- Texte fourni:
Chéri-e, y a des réfugiés dans le jardin !
Une association installe des maisons destinées à l’accueil de réfugiés sur le terrain de particuliers volontaires. La première s’est construite cet automne à Montreuil, en région parisienne. Mettez vos casques…
“Il est […] interdit d’héberger une personne […] pas en règle. Mais, à partir du moment où elle a obtenu un récépissé de demande d’asile […],
il n’y a aucun problème ”
Nadège Letellier, responsable du programme Elan
« We have to “poncer” and then to put an “apprêt”. » Après une introduction menée dans un anglais parfait, Romain Minod galère un peu avec le lexique du bricolage. Romain est le président de l’association Quatorze, tournée vers l’architecture sociale et solidaire, qui porte ce projet de « Tiny House » . Réunie autour de l’architecte, une équipe d’une vingtaine de bénévoles originaires du monde entier acquiesce. Certains, mobilisés via l’association allemande Open State, ou recrutés par le centre d’hébergement de Bobigny ou le Samu social de Paris, sont réfugiés ou demandeurs d’asile en France ou en Allemagne. Les autres, alertés par les réseaux sociaux, sont désireux de s’inscrire dans un projet solidaire.

- Consignes:
[A] Dans le texte sur les maisons pour réfugiés, où s'est construite la première de ces maisons ?
[B] Recopiez à l'identique le passage du texte sur les maisons pour réfugiés compris entre « Nadège Letellier, responsable » et « un projet solidaire. », bornes incluses.
[C] D'après le texte sur les maisons pour réfugiés, par quels organismes certains bénévoles ont-ils été mobilisés ou recrutés ?
Les enregistrements qui viennent après le texte forment un matériau distinct.

Entrées d'une source de données:
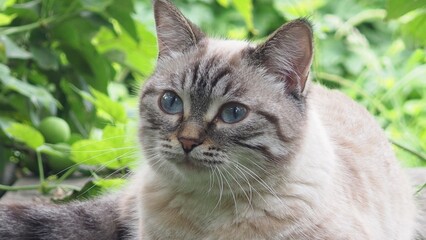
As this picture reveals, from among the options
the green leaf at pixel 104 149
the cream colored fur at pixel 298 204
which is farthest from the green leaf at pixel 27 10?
the cream colored fur at pixel 298 204

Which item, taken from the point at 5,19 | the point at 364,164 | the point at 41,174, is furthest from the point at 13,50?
the point at 364,164

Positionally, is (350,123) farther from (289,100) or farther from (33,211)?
(33,211)

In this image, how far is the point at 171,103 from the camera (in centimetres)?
204

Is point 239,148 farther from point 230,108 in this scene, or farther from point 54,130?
point 54,130

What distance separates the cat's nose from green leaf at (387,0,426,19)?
2.21ft

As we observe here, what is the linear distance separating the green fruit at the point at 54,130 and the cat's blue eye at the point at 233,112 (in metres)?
1.31

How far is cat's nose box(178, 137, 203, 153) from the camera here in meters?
1.92

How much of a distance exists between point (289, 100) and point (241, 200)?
0.91 feet

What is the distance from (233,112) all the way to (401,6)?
0.58 m

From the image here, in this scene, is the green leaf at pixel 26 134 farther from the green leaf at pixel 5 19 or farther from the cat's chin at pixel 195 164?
the cat's chin at pixel 195 164

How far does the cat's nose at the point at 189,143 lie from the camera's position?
6.29 feet

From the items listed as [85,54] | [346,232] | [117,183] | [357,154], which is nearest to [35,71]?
[85,54]

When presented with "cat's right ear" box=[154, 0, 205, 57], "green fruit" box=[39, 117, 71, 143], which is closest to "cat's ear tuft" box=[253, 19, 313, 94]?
"cat's right ear" box=[154, 0, 205, 57]

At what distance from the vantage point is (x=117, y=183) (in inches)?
103
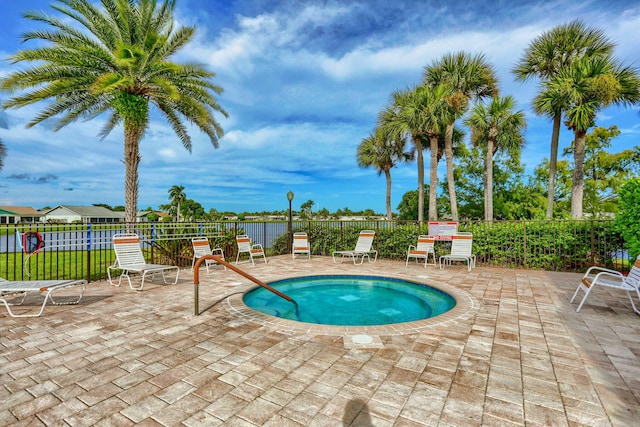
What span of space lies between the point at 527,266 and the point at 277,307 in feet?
22.6

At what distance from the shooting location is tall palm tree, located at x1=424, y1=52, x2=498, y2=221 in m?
14.2

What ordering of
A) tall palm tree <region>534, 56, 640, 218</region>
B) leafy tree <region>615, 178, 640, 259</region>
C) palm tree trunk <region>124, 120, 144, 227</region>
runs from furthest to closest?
tall palm tree <region>534, 56, 640, 218</region> → palm tree trunk <region>124, 120, 144, 227</region> → leafy tree <region>615, 178, 640, 259</region>

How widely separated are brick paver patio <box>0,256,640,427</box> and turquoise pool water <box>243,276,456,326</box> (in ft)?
3.25

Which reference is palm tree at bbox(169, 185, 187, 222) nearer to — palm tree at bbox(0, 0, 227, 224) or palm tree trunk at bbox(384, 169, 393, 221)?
palm tree trunk at bbox(384, 169, 393, 221)

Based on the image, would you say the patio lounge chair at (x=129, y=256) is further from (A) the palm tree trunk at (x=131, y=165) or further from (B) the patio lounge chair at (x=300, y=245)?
(B) the patio lounge chair at (x=300, y=245)

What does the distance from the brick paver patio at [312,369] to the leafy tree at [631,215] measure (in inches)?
93.5

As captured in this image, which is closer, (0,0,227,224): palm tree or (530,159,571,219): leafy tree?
(0,0,227,224): palm tree

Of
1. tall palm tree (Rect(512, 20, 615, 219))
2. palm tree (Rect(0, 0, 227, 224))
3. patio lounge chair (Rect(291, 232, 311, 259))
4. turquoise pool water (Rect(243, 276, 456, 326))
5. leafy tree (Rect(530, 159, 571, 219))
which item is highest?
tall palm tree (Rect(512, 20, 615, 219))

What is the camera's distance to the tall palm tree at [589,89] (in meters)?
11.5

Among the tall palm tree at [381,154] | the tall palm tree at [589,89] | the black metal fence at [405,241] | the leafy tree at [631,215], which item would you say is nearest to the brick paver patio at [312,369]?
the leafy tree at [631,215]

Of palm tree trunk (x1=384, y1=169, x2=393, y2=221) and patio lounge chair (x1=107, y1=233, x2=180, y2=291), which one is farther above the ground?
palm tree trunk (x1=384, y1=169, x2=393, y2=221)

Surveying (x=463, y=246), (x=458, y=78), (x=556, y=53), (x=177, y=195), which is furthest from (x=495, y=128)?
(x=177, y=195)

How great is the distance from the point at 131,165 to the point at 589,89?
17094 mm

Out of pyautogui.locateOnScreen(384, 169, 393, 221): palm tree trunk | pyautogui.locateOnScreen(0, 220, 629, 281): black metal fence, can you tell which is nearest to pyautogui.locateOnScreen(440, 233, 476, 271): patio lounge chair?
pyautogui.locateOnScreen(0, 220, 629, 281): black metal fence
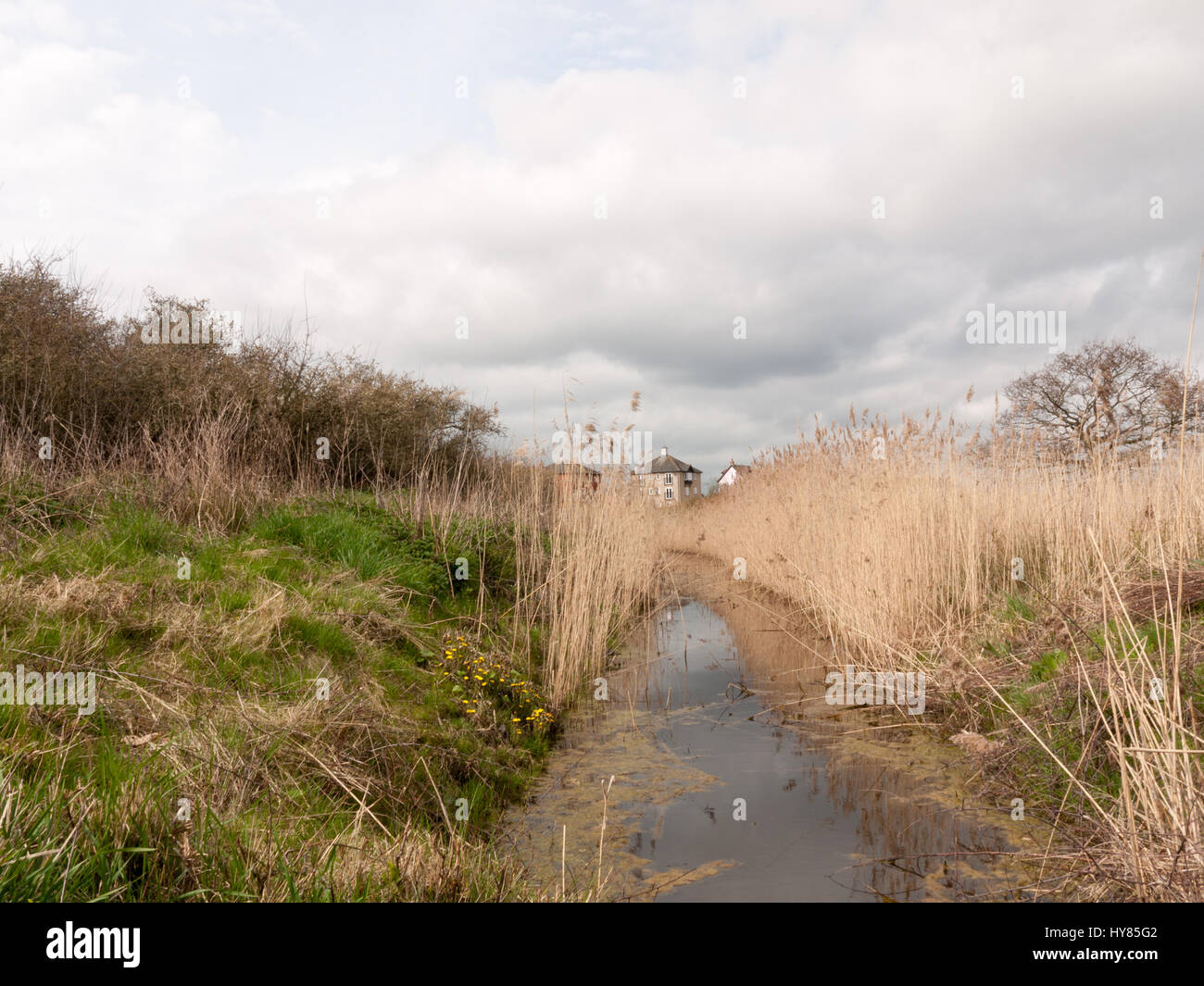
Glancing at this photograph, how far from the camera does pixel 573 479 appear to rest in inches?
238

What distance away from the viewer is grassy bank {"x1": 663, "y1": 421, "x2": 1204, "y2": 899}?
225 centimetres

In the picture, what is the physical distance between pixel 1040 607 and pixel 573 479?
142 inches

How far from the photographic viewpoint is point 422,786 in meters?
3.09

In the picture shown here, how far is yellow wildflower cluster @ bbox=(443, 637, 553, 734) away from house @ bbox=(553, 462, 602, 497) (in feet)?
5.81

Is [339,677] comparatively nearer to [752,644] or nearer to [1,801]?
[1,801]

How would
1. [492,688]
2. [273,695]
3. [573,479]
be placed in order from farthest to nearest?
[573,479] → [492,688] → [273,695]

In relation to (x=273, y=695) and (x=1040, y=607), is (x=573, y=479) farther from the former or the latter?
(x=1040, y=607)

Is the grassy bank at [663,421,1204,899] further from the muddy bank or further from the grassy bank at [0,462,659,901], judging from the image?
the grassy bank at [0,462,659,901]

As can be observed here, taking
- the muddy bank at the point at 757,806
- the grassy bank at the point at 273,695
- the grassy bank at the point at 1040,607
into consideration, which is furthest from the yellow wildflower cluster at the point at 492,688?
the grassy bank at the point at 1040,607

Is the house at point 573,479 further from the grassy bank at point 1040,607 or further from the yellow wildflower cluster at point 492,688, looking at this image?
the grassy bank at point 1040,607

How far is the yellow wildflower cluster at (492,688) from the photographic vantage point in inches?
165

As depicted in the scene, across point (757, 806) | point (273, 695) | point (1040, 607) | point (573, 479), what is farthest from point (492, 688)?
point (1040, 607)

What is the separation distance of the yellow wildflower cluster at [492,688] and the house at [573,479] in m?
1.77

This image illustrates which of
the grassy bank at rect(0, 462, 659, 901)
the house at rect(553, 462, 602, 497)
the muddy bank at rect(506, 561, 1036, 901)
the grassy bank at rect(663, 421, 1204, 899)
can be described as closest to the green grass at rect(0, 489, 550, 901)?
the grassy bank at rect(0, 462, 659, 901)
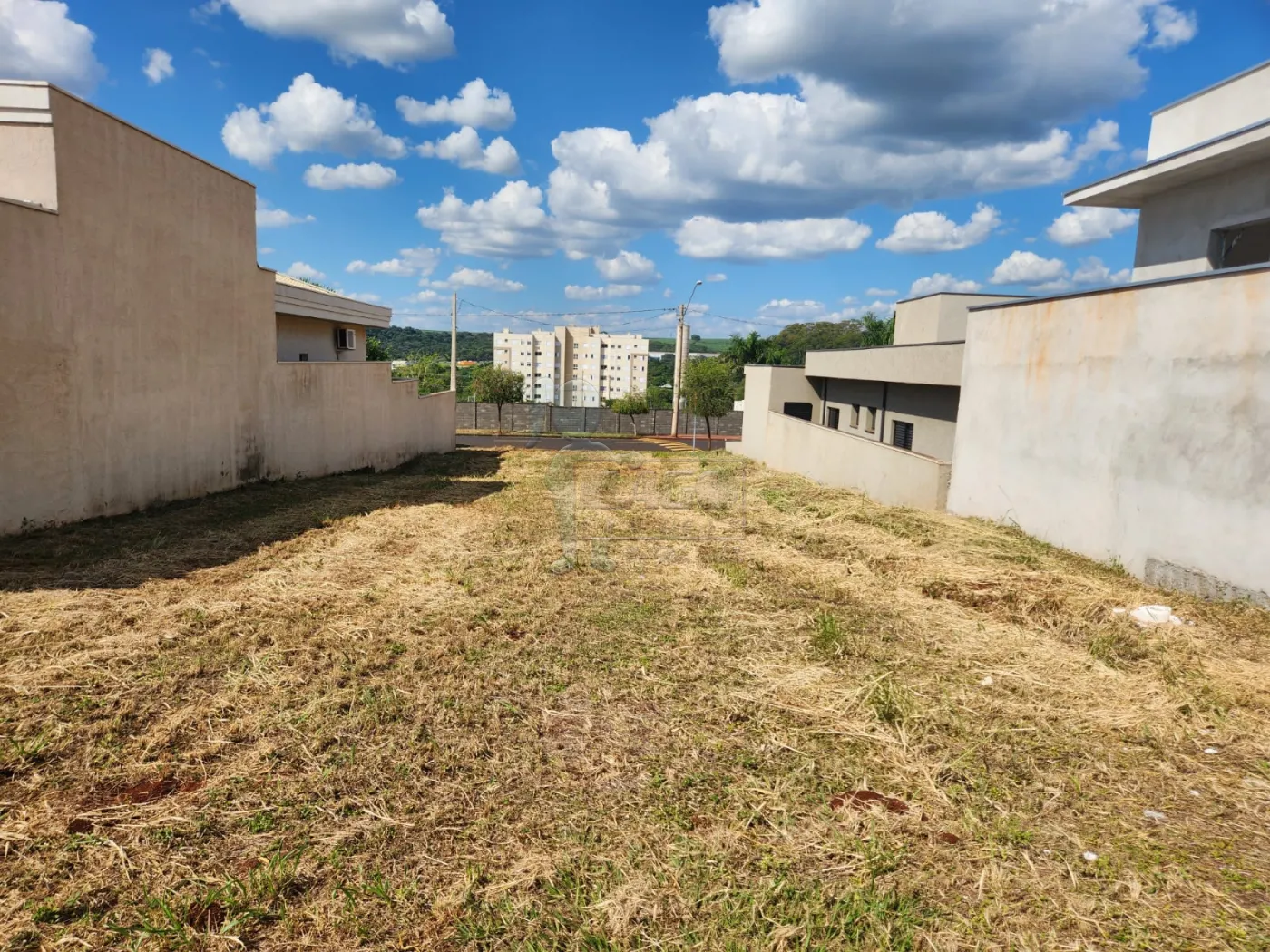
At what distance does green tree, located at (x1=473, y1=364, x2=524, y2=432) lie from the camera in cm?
4278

- Réponses dans l'ordre:
[A] À Montreuil, en région parisienne.

[B]
Nadège Letellier, responsable du programme Elan
« We have to “poncer” and then to put an “apprêt”. » Après une introduction menée dans un anglais parfait, Romain Minod galère un peu avec le lexique du bricolage. Romain est le président de l’association Quatorze, tournée vers l’architecture sociale et solidaire, qui porte ce projet de « Tiny House » . Réunie autour de l’architecte, une équipe d’une vingtaine de bénévoles originaires du monde entier acquiesce. Certains, mobilisés via l’association allemande Open State, ou recrutés par le centre d’hébergement de Bobigny ou le Samu social de Paris, sont réfugiés ou demandeurs d’asile en France ou en Allemagne. Les autres, alertés par les réseaux sociaux, sont désireux de s’inscrire dans un projet solidaire.

[C] L'association allemande Open State, le centre d'hébergement de Bobigny et le Samu social de Paris.